Japan's Sunwolves let slip an 18-point lead on Saturday in a disheartening 32-31 loss to the Central Cheetahs, their second defeat in their two matches to begin life in the Southern Hemisphere competition.

It has been a tough start to Super Rugby life for the Japan Sunwolves and it might well get worse before it gets any better, according to Sanzaar CEO Andy Marinos.

The Japanese franchise were beset with player and staff recruitment issues, with Eddie Jones stepping down even before starting as director of rugby, leading to a shortened pre-season and two defeats to start their campaign.

The second, a 32-31 loss in Singapore against the Central Cheetahs on Saturday, exposed their lack of squad depth as the scrum wilted badly under pressure as they let slip an 18-point lead.

Marinos, who took charge earlier this year, said more could have been done to ensure the Sunwolves were ready for the Southern Hemisphere tournament but added that organisers Sanzaar would give the new Asian side all the help they required.

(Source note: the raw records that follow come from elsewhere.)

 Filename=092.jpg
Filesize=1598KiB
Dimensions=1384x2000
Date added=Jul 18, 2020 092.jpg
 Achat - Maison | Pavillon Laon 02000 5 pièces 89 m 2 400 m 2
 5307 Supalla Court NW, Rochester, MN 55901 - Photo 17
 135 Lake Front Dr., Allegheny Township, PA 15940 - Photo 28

“From a planning and preparation, 100 per cent it was a challenge given the World Cup and the changes that were happening within the Japanese Rugby Union,” he told a small group of Singapore-based reporters before the Cheetahs fixture.

“Everybody, just turned their eyes, to what was arguably the biggest World Cup we have had to date, to England, and locked everything out, so the preparations and the hard work that had to be done I think got put on the back burner a little bit.

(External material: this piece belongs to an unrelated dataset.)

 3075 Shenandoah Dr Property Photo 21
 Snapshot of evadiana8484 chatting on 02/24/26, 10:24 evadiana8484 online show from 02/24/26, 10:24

“We can’t forget the significant impact the World Cup had in their country ... but with that there is a caution that it’s going to be tough and that it could get worse but I’m quietly confident they will pull through.”

The Zimbabwean-born South African, who played eight Tests for Wales at centre, said Asia had always been a long term target for Sanzaar but admitted he was still working on the body’s long term strategy plan for the continent.

If he had been longer in the role, perhaps it would have come before the Sunwolves introduction.

“Hindsight is a wonderful thing,” he said.

“Its been well documented, the preparation was very disrupted and in fairness I think (coach) Mark (Hammett) has done a very good job in a short space of time to get the team out there.”

Hammett, a former All Blacks hooker, is shorn of some of last year’s World Cup heroes that helped Japan to a shock first win over South Africa and further group play victories over United States and Samoa.

Fullback Ayumu Goromaru and number eight Amanaki Mafi are among nine that play their club rugby elsewhere. Marinos said he was sad that more World Cup players were not turning out for the Sunwolves in their debut campaign.

“It has been disappointing that the best players we saw playing in Japan haven’t all been able to stay and play for the Sunwolves, but at the end of the day it’s their livelihood and they have a window to make a living,” he said.

“It is now an opportunity for the next generation of players to step up and come through and deliver. I think that is what I’m most excited about, who are those next superstars that are going to come through the system.”